■ Problem to work on ■
Copying nothing before it, reproduce the line that holds "Neewer on Camera" and every line after it in the data, exactly.
[[ Data for this exercise open ]]
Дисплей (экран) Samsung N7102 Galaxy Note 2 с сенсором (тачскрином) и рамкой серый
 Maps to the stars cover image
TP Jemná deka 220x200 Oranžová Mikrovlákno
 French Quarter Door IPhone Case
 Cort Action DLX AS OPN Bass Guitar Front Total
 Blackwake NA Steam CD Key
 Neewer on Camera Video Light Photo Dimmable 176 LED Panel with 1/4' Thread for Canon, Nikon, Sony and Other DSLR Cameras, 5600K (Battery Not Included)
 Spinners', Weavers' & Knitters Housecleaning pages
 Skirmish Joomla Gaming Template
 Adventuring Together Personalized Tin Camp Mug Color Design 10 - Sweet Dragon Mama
[[ Data for this exercise closed ]]
■ Task response ■
 Neewer on Camera Video Light Photo Dimmable 176 LED Panel with 1/4' Thread for Canon, Nikon, Sony and Other DSLR Cameras, 5600K (Battery Not Included)
 Spinners', Weavers' & Knitters Housecleaning pages
 Skirmish Joomla Gaming Template
 Adventuring Together Personalized Tin Camp Mug Color Design 10 - Sweet Dragon Mama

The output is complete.